What is a "Good School"?
Tom Anselm | Teaching.monster.com
”My kids go to a good school.”
What parent doesn’t want to be able to say this about the bricks and mortar location where they entrust their offspring for 7 hours a day, 180 days a year, again and again.
And for that matter, what teacher worth his or her salt doesn’t want to be able to say with some conviction, “Yeah, I work in a good school.”
This word “good” when used in the context of quality holds so much meaning. It brings us to the question of this article. “What is a Good School?”
I have been in this game in various capacities since the early 1970’s. I’ve had the great good fortune to have taught in institutions for developmentally disabled people, in a juvenile court learning environment and most recently in the traditional public education experience. I seen a lot, heard a lot, and have lived to tell about it. But the observations to follow are not exclusively my own. Nor do I claim to have any expertise in this field. Everyone who’s ever worked in a school or been to a school (and that pretty much covers most of us) has their own idea of what makes up a good school.
So, in no particular order, here is what I have come to believe.

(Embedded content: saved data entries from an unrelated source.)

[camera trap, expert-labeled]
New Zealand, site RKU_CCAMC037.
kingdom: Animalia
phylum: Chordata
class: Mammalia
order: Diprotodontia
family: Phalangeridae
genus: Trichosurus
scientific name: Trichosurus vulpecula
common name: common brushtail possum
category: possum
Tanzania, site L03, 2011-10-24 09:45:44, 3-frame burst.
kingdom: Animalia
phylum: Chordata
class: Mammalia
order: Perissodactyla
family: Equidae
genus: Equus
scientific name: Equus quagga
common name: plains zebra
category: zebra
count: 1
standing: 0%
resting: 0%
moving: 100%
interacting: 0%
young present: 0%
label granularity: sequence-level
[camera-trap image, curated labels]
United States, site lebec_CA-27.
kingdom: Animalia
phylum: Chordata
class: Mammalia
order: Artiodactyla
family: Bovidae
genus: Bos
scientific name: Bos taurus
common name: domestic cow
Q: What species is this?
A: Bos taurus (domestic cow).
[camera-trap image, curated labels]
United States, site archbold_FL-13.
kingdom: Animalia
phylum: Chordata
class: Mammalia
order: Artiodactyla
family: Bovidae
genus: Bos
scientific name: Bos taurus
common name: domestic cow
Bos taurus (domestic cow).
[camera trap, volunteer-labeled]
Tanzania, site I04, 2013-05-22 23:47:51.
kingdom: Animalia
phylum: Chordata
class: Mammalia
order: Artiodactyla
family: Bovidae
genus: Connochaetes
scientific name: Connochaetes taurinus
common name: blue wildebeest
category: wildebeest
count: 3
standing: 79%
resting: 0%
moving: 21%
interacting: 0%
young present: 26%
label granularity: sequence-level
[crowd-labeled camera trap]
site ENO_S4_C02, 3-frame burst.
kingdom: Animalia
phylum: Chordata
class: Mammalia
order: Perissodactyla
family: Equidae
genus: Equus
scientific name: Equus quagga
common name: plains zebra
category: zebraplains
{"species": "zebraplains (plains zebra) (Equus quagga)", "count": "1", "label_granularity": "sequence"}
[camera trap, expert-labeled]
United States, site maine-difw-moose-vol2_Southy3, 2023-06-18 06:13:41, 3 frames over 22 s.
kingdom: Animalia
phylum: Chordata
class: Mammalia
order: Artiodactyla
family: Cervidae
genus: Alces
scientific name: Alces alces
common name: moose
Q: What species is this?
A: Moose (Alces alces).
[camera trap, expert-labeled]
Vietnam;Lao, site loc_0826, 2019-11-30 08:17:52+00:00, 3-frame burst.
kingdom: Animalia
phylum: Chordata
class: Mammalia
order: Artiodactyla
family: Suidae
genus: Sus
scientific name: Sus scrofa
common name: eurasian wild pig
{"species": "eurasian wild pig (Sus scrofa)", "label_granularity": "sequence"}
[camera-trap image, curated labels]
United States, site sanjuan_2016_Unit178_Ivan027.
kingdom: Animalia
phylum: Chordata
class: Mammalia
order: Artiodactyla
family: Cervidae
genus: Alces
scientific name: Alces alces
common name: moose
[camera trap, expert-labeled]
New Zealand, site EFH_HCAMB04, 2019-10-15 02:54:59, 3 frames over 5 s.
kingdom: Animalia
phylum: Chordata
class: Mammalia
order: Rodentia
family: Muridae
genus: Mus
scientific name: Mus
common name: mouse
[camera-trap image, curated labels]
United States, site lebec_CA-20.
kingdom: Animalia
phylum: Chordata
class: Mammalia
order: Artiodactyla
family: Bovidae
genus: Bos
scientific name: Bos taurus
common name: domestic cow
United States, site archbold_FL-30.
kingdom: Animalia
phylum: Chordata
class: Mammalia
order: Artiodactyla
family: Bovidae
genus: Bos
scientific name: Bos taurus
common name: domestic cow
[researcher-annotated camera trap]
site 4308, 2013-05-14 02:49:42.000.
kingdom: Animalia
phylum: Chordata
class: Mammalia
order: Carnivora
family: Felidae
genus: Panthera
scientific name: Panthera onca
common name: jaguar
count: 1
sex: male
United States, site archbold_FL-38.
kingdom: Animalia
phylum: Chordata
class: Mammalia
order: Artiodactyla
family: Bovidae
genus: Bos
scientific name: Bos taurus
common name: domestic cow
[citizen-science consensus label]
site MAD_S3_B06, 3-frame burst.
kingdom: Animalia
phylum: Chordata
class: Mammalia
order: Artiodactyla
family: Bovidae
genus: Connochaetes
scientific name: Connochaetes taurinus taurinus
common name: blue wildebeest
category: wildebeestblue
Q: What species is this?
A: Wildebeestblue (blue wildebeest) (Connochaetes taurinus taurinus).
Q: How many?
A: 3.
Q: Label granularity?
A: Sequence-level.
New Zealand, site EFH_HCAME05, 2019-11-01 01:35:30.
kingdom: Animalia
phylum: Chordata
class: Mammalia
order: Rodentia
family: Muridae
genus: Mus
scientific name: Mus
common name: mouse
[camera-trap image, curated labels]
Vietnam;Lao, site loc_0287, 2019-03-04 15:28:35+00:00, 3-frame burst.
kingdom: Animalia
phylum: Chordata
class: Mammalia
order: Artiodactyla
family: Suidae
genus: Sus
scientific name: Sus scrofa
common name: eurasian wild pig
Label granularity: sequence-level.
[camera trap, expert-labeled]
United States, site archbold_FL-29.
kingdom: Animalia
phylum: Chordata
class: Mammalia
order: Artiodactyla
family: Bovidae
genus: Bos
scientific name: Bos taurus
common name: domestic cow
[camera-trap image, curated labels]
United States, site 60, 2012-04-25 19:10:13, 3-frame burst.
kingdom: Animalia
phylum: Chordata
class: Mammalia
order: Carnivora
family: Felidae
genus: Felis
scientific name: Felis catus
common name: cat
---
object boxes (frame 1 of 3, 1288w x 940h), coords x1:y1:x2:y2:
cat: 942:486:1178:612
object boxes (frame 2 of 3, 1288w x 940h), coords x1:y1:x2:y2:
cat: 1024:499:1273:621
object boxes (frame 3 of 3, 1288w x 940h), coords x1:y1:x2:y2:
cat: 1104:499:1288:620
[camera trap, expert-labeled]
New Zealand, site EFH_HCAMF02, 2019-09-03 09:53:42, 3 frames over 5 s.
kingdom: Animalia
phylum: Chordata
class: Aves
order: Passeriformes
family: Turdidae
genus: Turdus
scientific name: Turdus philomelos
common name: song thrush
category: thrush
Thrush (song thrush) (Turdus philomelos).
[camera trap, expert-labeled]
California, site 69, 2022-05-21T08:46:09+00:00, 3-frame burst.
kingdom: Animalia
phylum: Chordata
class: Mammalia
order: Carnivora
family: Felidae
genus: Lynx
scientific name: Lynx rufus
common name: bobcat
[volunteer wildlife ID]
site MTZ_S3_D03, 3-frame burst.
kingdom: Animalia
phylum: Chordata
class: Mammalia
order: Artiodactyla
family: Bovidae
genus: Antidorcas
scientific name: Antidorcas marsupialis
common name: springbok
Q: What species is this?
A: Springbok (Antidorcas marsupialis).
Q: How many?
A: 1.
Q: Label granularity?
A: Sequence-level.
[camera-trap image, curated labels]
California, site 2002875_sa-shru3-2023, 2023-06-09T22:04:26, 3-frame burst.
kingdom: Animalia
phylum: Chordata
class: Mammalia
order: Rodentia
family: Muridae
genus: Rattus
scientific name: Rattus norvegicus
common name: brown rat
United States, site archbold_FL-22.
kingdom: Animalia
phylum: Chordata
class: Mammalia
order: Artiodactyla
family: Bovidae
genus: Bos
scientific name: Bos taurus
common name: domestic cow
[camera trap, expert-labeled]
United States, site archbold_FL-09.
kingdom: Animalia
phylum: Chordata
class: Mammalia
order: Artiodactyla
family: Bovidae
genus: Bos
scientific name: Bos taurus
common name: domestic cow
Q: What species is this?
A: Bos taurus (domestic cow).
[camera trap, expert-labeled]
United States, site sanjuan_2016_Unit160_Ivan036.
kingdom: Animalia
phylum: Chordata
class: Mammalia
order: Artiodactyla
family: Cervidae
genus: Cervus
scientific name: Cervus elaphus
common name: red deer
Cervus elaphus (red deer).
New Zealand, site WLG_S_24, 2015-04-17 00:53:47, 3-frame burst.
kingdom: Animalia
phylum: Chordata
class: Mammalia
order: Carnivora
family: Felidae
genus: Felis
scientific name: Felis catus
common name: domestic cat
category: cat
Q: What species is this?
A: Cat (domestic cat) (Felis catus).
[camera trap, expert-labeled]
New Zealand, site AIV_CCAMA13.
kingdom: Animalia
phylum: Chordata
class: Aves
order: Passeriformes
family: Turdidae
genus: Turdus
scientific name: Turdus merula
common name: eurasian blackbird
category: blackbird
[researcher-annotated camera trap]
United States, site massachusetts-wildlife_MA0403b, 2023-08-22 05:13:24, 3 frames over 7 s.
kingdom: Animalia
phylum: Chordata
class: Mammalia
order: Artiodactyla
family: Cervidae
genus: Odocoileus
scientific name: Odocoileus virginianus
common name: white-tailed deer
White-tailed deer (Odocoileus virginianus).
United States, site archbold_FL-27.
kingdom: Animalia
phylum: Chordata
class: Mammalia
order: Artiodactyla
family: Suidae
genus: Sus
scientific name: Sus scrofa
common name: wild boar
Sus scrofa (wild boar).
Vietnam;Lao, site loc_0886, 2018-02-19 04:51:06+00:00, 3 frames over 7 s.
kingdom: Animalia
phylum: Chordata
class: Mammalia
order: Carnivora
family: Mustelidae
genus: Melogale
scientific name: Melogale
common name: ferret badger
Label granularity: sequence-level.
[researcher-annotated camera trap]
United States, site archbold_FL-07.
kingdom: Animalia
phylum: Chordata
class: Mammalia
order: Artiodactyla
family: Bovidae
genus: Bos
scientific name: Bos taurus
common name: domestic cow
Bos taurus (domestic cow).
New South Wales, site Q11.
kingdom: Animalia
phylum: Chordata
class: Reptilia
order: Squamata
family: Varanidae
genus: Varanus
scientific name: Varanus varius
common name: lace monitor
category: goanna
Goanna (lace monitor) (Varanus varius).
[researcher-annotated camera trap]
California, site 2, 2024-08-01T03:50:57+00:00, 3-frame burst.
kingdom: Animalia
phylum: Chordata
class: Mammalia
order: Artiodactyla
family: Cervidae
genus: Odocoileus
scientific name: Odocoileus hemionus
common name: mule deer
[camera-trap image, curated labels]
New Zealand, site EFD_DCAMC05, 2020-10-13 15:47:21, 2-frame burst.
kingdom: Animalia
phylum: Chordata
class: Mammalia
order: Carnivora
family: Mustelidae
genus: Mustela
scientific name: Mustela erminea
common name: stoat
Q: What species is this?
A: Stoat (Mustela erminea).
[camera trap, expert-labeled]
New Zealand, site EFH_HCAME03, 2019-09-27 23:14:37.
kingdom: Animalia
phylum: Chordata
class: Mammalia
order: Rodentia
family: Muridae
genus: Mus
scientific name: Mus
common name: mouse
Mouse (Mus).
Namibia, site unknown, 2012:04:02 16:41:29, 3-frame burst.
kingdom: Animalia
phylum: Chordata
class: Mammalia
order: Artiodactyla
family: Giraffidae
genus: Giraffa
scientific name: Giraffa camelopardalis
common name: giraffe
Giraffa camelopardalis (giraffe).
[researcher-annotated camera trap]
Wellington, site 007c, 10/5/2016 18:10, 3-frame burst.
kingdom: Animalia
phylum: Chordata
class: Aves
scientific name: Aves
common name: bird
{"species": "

A Good School has clear and positive leadership.
In any organization having a truly great leader is a rare treat. Education is no exception. In our world, it’s the principal and her assistants whose job it is to set the tone and direction for any school year. Almost without exception, they were once toiling in the classroom, and for one reason or another, they’ve gotten their papers and credentials and moved into the front office. The good ones share a few common traits. First and foremost, they are fair and honest with their staff. Nothing ruins a building’s climate like a boss who can’t be trusted. They also need to never forget where they came from, especially when expecting the teachers to take on one more “new and innovative program that is taking the country by storm”.
The absolutely positively must be visible. In the halls, at lunch, at the concerts, games and dances. The guy who hides behind his secretary is the guy who has lost his school.
I’ve had bosses for whom I’d run through the gym divider, and others for whom I wouldn’t cross the parking lot. Believe me, it’s a lot easier on those days when you just don’t feel like rolling out of the sack to make the push if you work for the likes of the former.
There are the unofficial leaders in a good school as well. We see them in the coach who makes about 37 cents per hour, but will stay behind to help the kid who just can’t get that jump shot down. We find her in the quiet, unassuming sponsor of the club to help girls learn how to be a woman, or the cheerleading moderator, or the art teacher who leads the school in a fund raising drive to provide water to villages in war-torn Africa. We find them in the new teacher whose enthusiasm is as contagious as pink eye in a kindergarten classroom, or the veteran who is able to impart a sense of calm to a harried department chair. These are the people who embody the quote from a novel called “The Little Prince”: What is essential is invisible to the eye.
A Good School must have these leaders, formal and informal.
They together produce the positive culture of an organization whose sole reason for existence is to build new generations.